Au total, l’accord final contient 23 objectifs, dont des engagements à réduire de moitié les risques liés à l’utilisation de pesticides et de produits chimiques toxiques dans l’agriculture, à réduire de moitié les taux d’introduction d’espèces envahissantes et à réformer les subventions gouvernementales liées à la destruction de la biodiversité.

Langage exigeant que les entreprises divulguent leurs impacts sur le monde naturel et leurs risques financiers.associée à l’extinction des espèces a été édulcorée dans la version finale du texte. Les pays en développement et les peuples autochtones avaient également demandé que, lorsque des pays extraient des ressources génétiques de leurs écosystèmes riches en biodiversité, comme les forêts tropicales et les tourbières, pour fabriquer des médicaments et d’autres produits, les pays d’origine reçoivent une part équitable des bénéfices de la recherche. Bien qu’aucun mécanisme n’ait été établi, le texte final prévoit un processus de deux ans pour créer un moyen de financer les communautés et les pays d’où proviennent les données biologiques ; les communautés indigènes sont appelées à être les principaux bénéficiaires.

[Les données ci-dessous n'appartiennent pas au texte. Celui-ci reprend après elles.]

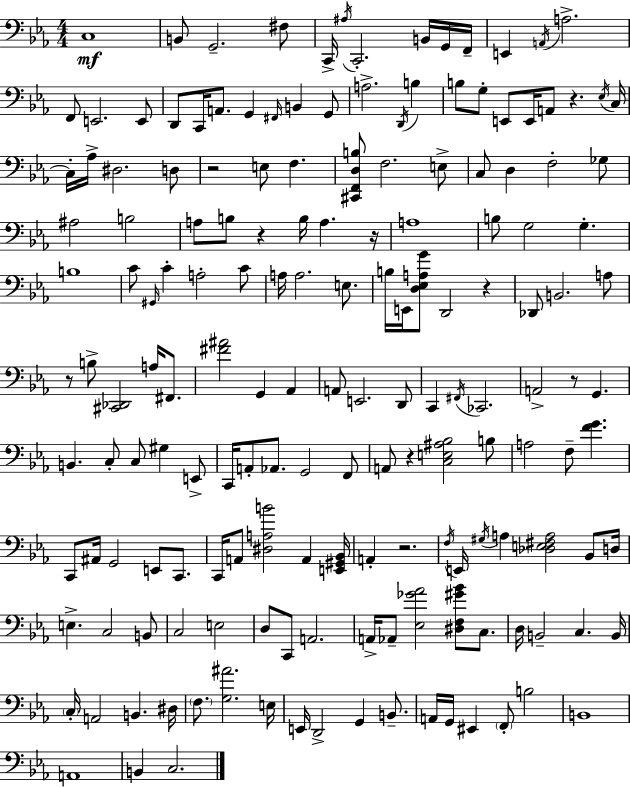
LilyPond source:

{
  \clef bass
  \numericTimeSignature
  \time 4/4
  \key ees \major
  \repeat volta 2 { c1\mf | b,8 g,2.-- fis8 | c,16-> \acciaccatura { ais16 } c,2.-. b,16 g,16 | f,16-- e,4 \acciaccatura { a,16 } a2.-> | \break f,8 e,2. | e,8 d,8 c,16 a,8. g,4 \grace { fis,16 } b,4 | g,8 a2.-> \acciaccatura { d,16 } | b4 b8 g8-. e,8 e,16 a,8 r4. | \break \acciaccatura { ees16 } c16~~ c16-. aes16-> dis2. | d8 r2 e8 f4. | <cis, f, d b>8 f2. | e8-> c8 d4 f2-. | \break ges8 ais2 b2 | a8 b8 r4 b16 a4. | r16 a1 | b8 g2 g4.-. | \break b1 | c'8 \grace { gis,16 } c'4-. a2-. | c'8 a16 a2. | e8. b16 e,16 <d ees a g'>8 d,2 | \break r4 des,8 b,2. | a8 r8 b8-> <cis, des,>2 | a16 fis,8. <fis' ais'>2 g,4 | aes,4 a,8 e,2. | \break d,8 c,4 \acciaccatura { fis,16 } ces,2. | a,2-> r8 | g,4. b,4. c8-. c8 | gis4 e,8-> c,16 a,8-. aes,8. g,2 | \break f,8 a,8 r4 <c e ais bes>2 | b8 a2 f8-- | <f' g'>4. c,8 ais,16 g,2 | e,8 c,8. c,16 a,8 <dis a b'>2 | \break a,4 <e, gis, bes,>16 a,4-. r2. | \acciaccatura { f16 } e,16 \acciaccatura { gis16 } a4 <des e fis a>2 | bes,8 d16 e4.-> c2 | b,8 c2 | \break e2 d8 c,8 a,2. | a,16-> aes,8-- <ees ges' aes'>2 | <dis f gis' bes'>8 c8. d16 b,2-- | c4. b,16 \parenthesize c16-. a,2 | \break b,4. dis16 \parenthesize f8. <g ais'>2. | e16 e,16 d,2-> | g,4 b,8.-- a,16 g,16 eis,4 \parenthesize f,8-. | b2 b,1 | \break a,1 | b,4 c2. | } \bar "|."
}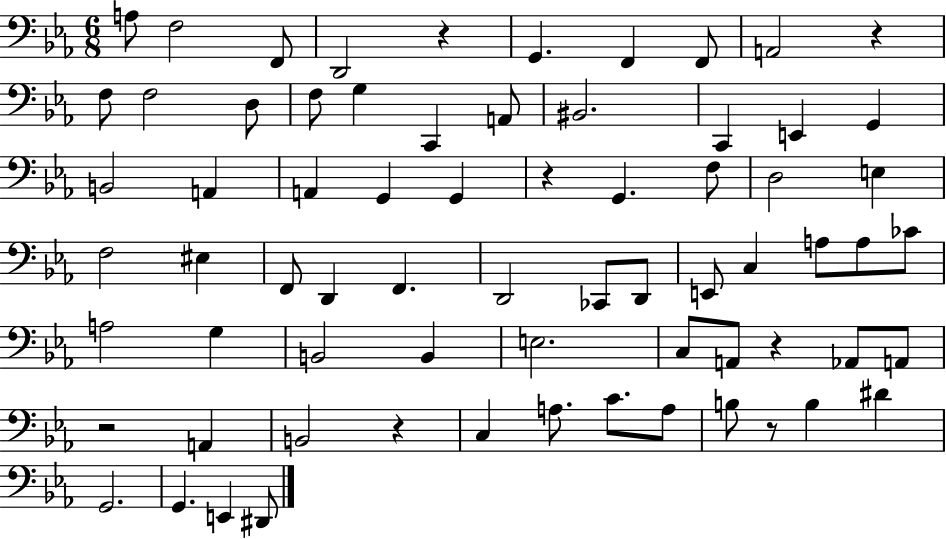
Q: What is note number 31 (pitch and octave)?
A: F2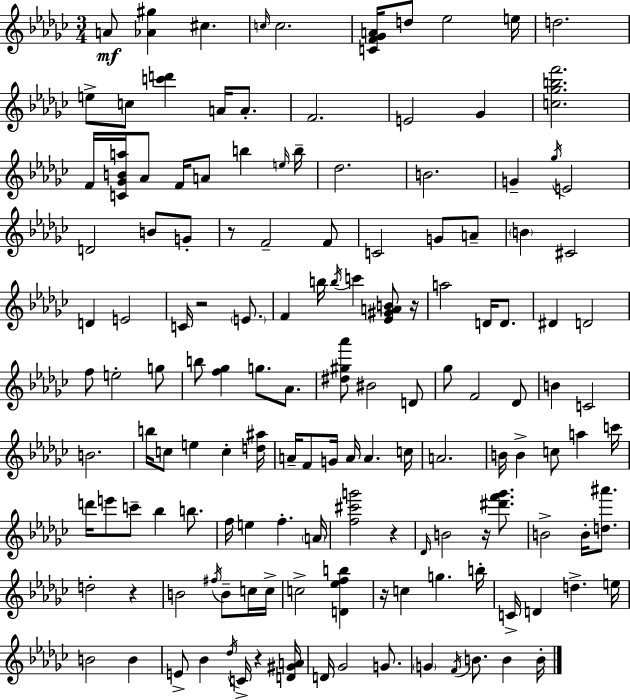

Les pays ont maintenant huit ans pour atteindre leurs nouveaux objectifs, que certains observateurs ont critiqués parce qu’ils privilégient les intérêts économiques et ne prévoient aucun mécanisme d’application. En l’état actuel des choses, l’objectif de 30 % est mondial, et non spécifique à un pays donné, et les engagements seront volontaires, à l’instar de l’accord de Paris. Lors de la conférence sur la biodiversité qui s’est tenue en 2002 aux Pays-Bas, les parties ont convenu de réduire le taux de disparition des espèces d’ici 2010, mais elles n’y sont pas parvenues. La dernière grande vague de fixation d’objectifs en matière de biodiversité a eu lieu à Aichi, au Japon, en 2010, et pas un seul des objectifs de la réunion n’a été atteint à l’échéance de 2020. Au vu des résultats obtenus, il reste à voir si les pays respecteront leurs nouveaux engagements ambitieux.